Given the cautious macroeconomic outlook, developers may adopt a selective strategy when acquiring new residential land, which could dampen government land premium revenues. Exposure to commercial real estate remains a major risk for banks, especially those providing substantial loans to vulnerable small and medium-sized borrowers.
The banking sector in Hong Kong is expected to maintain a cautious stance, with a focus on asset quality and credit standards rather than pursuing loan growth, even as residential mortgage activities rebound. Banks' funding, liquidity, and capital positions remain robust, but Moody's anticipates that the banking sector will not significantly boost property market activity. Residential mortgage loan asset quality is strong, but the weaker commercial real estate segment may continue to be under pressure.
Moody's forecasts that Hong Kong's fiscal flexibility will continue to be constrained by the decline in property-related revenues, but the short-term impact may be offset by the stamp duty on stock trading.

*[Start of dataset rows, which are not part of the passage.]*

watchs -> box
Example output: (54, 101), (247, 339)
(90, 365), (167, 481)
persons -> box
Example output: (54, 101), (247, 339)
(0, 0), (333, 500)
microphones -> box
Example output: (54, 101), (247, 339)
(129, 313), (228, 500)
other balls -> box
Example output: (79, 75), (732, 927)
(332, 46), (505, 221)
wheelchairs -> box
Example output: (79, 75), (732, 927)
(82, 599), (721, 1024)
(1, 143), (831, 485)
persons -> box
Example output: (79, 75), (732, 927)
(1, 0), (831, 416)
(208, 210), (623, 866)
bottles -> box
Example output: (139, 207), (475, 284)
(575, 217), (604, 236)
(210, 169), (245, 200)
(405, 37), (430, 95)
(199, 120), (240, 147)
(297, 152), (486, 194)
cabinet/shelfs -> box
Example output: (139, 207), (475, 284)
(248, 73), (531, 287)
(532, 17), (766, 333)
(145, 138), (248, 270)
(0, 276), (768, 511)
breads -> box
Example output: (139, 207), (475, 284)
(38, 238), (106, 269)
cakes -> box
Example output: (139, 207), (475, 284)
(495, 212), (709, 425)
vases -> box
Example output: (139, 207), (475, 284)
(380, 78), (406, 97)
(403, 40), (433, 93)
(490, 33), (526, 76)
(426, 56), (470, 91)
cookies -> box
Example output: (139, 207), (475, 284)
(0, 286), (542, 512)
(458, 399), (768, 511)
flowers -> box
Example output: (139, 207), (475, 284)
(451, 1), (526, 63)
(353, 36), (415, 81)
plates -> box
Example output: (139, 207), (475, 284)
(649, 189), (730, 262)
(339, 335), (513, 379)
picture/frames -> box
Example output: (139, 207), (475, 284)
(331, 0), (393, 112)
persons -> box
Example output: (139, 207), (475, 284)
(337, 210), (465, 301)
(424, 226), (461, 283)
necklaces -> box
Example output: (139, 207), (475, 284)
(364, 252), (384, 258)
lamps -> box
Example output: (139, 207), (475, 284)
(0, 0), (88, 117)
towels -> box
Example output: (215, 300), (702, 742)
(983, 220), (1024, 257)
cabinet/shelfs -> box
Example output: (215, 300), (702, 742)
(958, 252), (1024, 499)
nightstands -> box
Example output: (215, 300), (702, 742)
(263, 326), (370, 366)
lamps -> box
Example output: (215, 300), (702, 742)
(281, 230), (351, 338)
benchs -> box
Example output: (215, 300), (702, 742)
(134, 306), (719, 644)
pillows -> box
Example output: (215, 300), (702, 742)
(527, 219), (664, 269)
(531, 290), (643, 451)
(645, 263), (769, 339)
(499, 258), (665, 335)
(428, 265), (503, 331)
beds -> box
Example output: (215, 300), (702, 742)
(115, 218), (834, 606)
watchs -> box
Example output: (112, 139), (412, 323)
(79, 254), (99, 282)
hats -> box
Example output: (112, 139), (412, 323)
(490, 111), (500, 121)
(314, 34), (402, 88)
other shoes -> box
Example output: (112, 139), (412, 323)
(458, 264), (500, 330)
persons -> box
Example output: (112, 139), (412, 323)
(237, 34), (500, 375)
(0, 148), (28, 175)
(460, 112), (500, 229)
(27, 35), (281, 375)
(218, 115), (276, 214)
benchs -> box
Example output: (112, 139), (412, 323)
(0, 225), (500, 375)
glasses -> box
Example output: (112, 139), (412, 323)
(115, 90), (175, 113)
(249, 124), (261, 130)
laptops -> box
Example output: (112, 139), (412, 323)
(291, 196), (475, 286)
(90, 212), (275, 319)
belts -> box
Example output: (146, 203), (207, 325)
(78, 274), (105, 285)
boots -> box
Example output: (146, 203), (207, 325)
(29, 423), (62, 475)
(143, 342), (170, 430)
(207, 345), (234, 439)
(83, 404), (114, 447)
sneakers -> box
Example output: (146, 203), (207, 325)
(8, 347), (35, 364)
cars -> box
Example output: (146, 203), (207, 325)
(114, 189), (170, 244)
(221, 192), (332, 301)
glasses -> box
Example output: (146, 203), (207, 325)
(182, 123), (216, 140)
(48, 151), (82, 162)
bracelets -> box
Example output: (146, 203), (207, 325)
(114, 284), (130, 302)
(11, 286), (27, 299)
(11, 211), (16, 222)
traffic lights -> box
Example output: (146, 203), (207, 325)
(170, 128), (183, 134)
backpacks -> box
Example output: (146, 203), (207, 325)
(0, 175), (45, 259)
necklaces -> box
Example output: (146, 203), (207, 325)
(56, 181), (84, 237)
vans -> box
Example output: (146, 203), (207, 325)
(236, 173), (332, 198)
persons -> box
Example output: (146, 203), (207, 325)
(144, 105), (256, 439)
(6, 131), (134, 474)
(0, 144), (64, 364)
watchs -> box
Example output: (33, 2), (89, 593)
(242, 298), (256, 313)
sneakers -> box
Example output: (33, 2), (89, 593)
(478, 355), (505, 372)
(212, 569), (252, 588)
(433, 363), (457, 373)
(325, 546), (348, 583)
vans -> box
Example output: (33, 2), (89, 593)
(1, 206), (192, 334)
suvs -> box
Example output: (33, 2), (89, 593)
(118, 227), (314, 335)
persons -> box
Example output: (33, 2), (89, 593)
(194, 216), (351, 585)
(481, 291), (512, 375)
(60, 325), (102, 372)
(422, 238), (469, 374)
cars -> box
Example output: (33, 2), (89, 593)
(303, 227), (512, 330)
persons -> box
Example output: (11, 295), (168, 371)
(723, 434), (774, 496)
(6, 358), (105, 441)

As of the fiscal year ending in March 2025, property stamp duty and land revenues accounted for approximately 5% of total government revenue, and their share of GDP has declined from over 6% five years ago to less than 1%. One reason for this is that the Hong Kong government, in response to high office vacancy rates and weak market demand, decided to suspend new commercial land auctions in the current fiscal year. The recent recovery in residential market sentiment has provided only limited support, and property-related revenues are expected to remain significantly lower than historical levels.